◆ **ITEMS**:
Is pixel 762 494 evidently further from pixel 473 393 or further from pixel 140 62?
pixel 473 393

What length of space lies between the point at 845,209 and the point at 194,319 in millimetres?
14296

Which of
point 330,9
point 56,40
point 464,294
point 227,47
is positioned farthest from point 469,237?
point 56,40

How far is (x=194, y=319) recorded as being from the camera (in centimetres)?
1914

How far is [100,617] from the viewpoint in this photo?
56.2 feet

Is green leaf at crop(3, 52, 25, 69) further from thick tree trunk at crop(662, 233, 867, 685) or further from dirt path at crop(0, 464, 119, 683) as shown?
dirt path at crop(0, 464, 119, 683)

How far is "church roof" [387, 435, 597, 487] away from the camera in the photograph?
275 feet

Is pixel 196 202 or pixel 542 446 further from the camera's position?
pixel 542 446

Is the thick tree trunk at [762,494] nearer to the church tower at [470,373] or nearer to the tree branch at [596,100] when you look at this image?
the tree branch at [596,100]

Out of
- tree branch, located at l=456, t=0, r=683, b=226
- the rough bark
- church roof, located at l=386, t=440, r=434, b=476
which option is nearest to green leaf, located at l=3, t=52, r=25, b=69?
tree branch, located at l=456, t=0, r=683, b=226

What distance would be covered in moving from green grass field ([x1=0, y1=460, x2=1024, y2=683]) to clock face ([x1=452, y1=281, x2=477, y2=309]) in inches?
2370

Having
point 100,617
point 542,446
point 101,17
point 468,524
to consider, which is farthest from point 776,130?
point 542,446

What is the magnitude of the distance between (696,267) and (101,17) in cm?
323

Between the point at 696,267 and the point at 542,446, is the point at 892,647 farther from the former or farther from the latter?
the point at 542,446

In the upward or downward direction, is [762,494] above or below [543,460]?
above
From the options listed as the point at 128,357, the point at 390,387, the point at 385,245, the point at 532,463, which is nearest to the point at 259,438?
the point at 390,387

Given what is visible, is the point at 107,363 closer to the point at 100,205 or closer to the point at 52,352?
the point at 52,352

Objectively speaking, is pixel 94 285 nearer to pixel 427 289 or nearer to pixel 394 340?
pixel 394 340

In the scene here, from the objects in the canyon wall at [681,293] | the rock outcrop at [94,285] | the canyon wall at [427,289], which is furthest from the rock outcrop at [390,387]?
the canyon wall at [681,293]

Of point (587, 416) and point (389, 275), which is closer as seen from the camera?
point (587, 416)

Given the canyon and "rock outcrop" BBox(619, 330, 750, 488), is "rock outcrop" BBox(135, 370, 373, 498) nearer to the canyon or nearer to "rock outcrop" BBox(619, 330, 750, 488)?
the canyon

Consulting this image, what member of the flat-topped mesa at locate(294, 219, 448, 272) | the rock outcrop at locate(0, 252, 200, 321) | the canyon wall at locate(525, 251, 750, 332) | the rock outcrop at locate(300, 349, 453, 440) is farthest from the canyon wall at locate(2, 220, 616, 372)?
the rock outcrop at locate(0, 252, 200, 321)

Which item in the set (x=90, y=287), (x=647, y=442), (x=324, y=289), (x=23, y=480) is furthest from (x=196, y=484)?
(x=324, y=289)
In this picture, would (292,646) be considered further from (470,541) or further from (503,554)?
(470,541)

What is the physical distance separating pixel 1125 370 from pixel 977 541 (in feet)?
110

◆ **YOUR INSTRUCTIONS**: Output the data above exactly, please, line for line.

◆ **CORRECT ANSWER**:
Is pixel 762 494 evidently further from pixel 473 393 or further from pixel 140 62?
pixel 473 393

What length of space lies between the point at 845,209 and the point at 194,319 in millimetres?
14296

Which of
point 330,9
point 56,40
point 464,294
point 227,47
is positioned farthest from point 469,237?
point 56,40

How far is (x=194, y=319) recorded as being from the camera (in centimetres)?
1914

How far is [100,617] from the viewpoint in this photo?
56.2 feet

Is green leaf at crop(3, 52, 25, 69) further from thick tree trunk at crop(662, 233, 867, 685) or further from dirt path at crop(0, 464, 119, 683) as shown?
dirt path at crop(0, 464, 119, 683)

How far is "church roof" [387, 435, 597, 487] away from the camera in the photograph?
275 feet

Is pixel 196 202 or pixel 542 446 further from the camera's position?
pixel 542 446

Is the thick tree trunk at [762,494] nearer to the church tower at [470,373] or nearer to the tree branch at [596,100] when you look at this image?
the tree branch at [596,100]

Out of
- tree branch, located at l=456, t=0, r=683, b=226
- the rough bark
- church roof, located at l=386, t=440, r=434, b=476
which option is nearest to green leaf, located at l=3, t=52, r=25, b=69?
tree branch, located at l=456, t=0, r=683, b=226

What distance would be covered in moving from green grass field ([x1=0, y1=460, x2=1024, y2=683]) to clock face ([x1=452, y1=281, x2=477, y2=309]) in inches?
2370

Having
point 100,617
point 542,446
point 101,17
point 468,524
to consider, which is farthest from point 776,130?
point 542,446

What is the magnitude of the distance between (696,267) and (101,17) in cm?
323

Between the point at 696,267 and the point at 542,446, is the point at 892,647 farther from the former or farther from the latter?
the point at 542,446

In the upward or downward direction, is [762,494] above or below [543,460]?
above
From the options listed as the point at 128,357, the point at 390,387, the point at 385,245, the point at 532,463, which is nearest to the point at 259,438?
the point at 390,387

Given what is visible, is the point at 107,363 closer to the point at 100,205 or closer to the point at 52,352?
the point at 52,352

Objectively speaking, is pixel 94 285 nearer to pixel 427 289 or nearer to pixel 394 340?
pixel 394 340

In the scene here, from the objects in the canyon wall at [681,293] | the rock outcrop at [94,285] | the canyon wall at [427,289], which is furthest from the rock outcrop at [390,387]?
the canyon wall at [681,293]

Of point (587, 416) and point (389, 275), which is closer as seen from the camera?
point (587, 416)

Given the canyon and "rock outcrop" BBox(619, 330, 750, 488), is "rock outcrop" BBox(135, 370, 373, 498) nearer to the canyon or nearer to "rock outcrop" BBox(619, 330, 750, 488)?
the canyon

Consulting this image, what member of the flat-topped mesa at locate(294, 219, 448, 272) | the rock outcrop at locate(0, 252, 200, 321) | the canyon wall at locate(525, 251, 750, 332) | the rock outcrop at locate(300, 349, 453, 440) is farthest from the canyon wall at locate(2, 220, 616, 372)?
the rock outcrop at locate(0, 252, 200, 321)

Which item in the set (x=90, y=287), (x=647, y=442), (x=324, y=289), (x=23, y=480) is furthest from (x=196, y=484)?
(x=324, y=289)
In this picture, would (292,646) be considered further from (470,541) or further from (503,554)?
(470,541)

What is the physical distance separating pixel 1125 370 from pixel 977 541 (in feet)?
110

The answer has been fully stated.